__Written problem A__
In the records, from the line containing "What is the measurable" through the end of the records, inclusive, multiply every number in the answers (the distance measurements) by 0.3 and round to whole numbers, with halves rounded up. Give all those lines again, with the requests unchanged.

__Passage to read__
— begin —

I did a UX user study on Square implementing it on a small business in minneapolis (MintPrintshop.com) and though the simplicity is incredible, I found that users of square in a small business setting still oftentimes need things like the receipt printer and cash drawer. Simply, I found that Square’s design is good but not a blanket solution to all small businesses. In conclusion — The “iPad only” solution does not entirely replace current POS systems for owners who have customers who depend on cash transactions and need tangible paper receipts for their old school record keeping — needless to say they are innovating toward the next step.

They’re just not entirely “there” yet, as now this user in minneapolis has to buy 5+ pieces just to get square to work with her business. (Things like Square’s stand, the contactless chip reader, the receipt printer, security for the device because iPad theft is large, etc.)

Moreover, the interface of over simplification actually was a liability, in that she (the user) can no longer take “work orders.” Something she’s dependent on, regarding an automated notes area for CRM. Over simplification to design for the sake of aesthetics can be just as deadly as too much interface noise. One needs to strike a fine balance for the user’s needs and not strip away for the sake of (however beautiful) “minimalism.”

Pic of us trying out the square stand during the usability study, finding that we needed to buy

Total costs for the study aggregate to over $1,000 to put square in place. A regular POS system is just under that.

Tip: Get to know your users and then figure out what’s necessary to strip away from the interface / what hardware is essential for the transition to one's product.

— end —

__Records for the task__
— begin —

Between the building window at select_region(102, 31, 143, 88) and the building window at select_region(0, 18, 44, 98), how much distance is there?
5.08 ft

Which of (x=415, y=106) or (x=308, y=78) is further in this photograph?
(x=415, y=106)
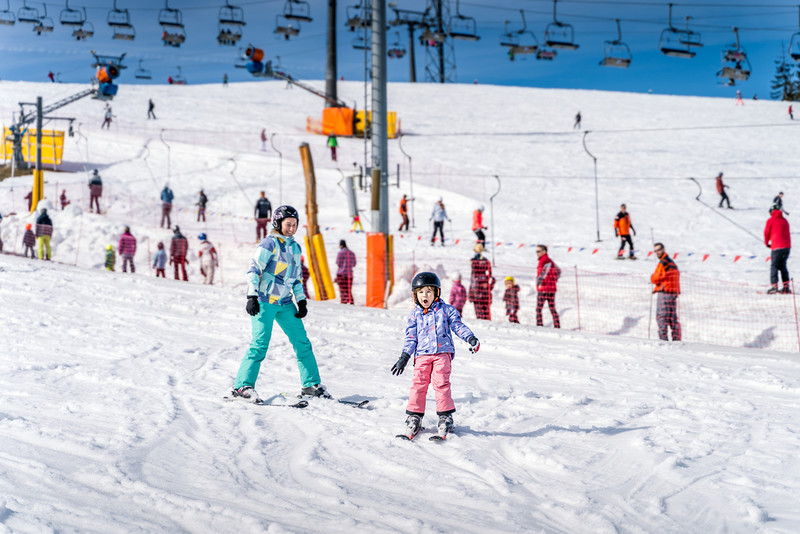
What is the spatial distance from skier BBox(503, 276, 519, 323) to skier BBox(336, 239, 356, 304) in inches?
136

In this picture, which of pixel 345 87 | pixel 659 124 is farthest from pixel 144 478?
pixel 345 87

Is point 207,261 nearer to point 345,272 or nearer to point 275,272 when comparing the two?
point 345,272

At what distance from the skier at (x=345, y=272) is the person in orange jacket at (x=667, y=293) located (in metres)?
6.20

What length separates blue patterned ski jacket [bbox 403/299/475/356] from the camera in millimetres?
5207

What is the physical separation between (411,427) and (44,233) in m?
16.8

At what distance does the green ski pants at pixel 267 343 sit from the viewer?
5.99 metres

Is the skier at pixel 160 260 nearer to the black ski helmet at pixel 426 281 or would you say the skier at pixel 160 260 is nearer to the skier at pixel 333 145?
the black ski helmet at pixel 426 281

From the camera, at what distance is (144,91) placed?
54094mm

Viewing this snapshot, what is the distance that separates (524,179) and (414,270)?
642 inches

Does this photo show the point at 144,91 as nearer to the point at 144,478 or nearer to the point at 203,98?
the point at 203,98

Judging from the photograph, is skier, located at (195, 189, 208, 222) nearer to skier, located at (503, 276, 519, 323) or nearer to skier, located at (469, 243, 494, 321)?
Answer: skier, located at (469, 243, 494, 321)

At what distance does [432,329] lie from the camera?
5.23m

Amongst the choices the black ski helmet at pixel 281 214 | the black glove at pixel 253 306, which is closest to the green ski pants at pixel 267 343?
the black glove at pixel 253 306

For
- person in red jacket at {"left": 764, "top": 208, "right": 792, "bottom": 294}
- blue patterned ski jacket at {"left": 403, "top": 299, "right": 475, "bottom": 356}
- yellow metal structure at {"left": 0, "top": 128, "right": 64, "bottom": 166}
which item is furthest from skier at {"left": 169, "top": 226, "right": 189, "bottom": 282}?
yellow metal structure at {"left": 0, "top": 128, "right": 64, "bottom": 166}
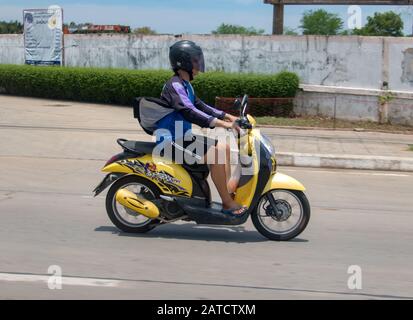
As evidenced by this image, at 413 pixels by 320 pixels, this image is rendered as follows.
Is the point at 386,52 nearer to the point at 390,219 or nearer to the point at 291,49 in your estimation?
the point at 291,49

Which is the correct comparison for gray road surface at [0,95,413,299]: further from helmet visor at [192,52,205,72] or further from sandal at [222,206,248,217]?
helmet visor at [192,52,205,72]

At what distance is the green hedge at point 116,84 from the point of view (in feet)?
61.7

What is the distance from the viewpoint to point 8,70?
2416cm

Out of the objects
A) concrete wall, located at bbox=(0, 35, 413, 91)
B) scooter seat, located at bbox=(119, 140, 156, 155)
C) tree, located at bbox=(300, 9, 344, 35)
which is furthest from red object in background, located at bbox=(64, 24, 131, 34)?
scooter seat, located at bbox=(119, 140, 156, 155)

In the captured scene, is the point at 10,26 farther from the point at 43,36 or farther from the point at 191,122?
the point at 191,122

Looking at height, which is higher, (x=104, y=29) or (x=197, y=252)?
(x=104, y=29)

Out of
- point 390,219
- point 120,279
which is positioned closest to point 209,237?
point 120,279

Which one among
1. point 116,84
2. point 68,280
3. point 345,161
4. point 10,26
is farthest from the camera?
point 10,26

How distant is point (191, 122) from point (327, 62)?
12781 millimetres

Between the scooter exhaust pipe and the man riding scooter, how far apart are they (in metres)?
0.58

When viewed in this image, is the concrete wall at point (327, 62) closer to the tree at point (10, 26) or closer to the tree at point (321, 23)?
the tree at point (321, 23)

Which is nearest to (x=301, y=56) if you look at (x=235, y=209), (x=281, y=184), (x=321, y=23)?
(x=321, y=23)

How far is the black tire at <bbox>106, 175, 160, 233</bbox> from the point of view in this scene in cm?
693

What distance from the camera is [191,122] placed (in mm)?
6699
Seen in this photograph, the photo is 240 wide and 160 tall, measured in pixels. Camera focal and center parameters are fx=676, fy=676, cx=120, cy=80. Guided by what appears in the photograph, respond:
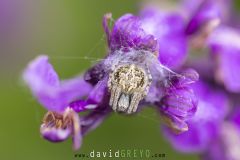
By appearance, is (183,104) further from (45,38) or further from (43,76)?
(45,38)

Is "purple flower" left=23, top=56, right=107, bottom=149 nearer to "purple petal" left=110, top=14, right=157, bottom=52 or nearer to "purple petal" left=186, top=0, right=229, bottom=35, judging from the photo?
"purple petal" left=110, top=14, right=157, bottom=52

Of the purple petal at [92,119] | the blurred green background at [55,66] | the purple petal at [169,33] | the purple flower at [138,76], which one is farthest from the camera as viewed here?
the blurred green background at [55,66]

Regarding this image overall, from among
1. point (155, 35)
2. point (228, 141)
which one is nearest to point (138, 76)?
point (155, 35)

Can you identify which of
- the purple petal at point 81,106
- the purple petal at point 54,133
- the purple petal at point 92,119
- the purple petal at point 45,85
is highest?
the purple petal at point 45,85

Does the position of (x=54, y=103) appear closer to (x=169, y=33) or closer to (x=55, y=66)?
(x=169, y=33)

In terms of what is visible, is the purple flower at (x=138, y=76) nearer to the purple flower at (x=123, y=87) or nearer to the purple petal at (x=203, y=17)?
the purple flower at (x=123, y=87)

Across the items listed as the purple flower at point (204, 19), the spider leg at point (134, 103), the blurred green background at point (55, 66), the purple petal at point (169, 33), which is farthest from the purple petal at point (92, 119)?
the blurred green background at point (55, 66)
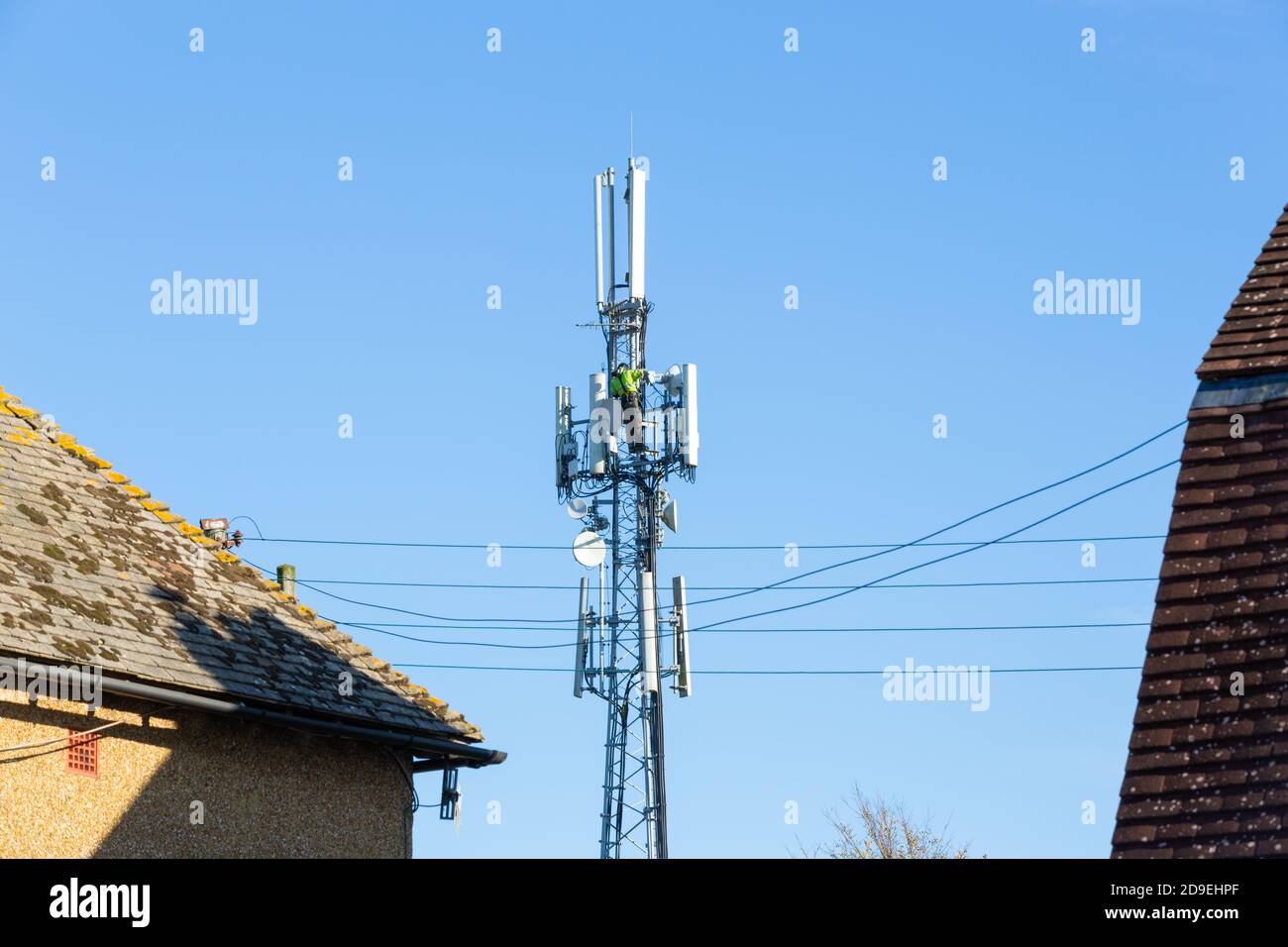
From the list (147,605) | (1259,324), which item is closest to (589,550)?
(147,605)

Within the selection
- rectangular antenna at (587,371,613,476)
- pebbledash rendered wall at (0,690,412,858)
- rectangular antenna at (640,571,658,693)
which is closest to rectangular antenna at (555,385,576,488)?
rectangular antenna at (587,371,613,476)

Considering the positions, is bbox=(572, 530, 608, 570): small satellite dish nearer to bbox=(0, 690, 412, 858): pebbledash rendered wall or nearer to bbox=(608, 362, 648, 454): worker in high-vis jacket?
bbox=(608, 362, 648, 454): worker in high-vis jacket

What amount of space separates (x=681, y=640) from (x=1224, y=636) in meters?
16.6

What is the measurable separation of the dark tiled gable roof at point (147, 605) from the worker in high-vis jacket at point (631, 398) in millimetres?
7555

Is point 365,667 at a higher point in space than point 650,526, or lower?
lower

— end —

__Written problem B__
List the pieces the text on the Square usability study names in its parenthetical list of things the Minneapolis user has to buy.

__Final answer A__
What is the measurable separation of the dark tiled gable roof at point (147, 605) from the worker in high-vis jacket at point (631, 398) in millimetres?
2267

Is point 365,667 at a higher point in space than point 650,526, or lower?
lower

__Final answer B__
- Square's stand
- the contactless chip reader
- the receipt printer
- security for the device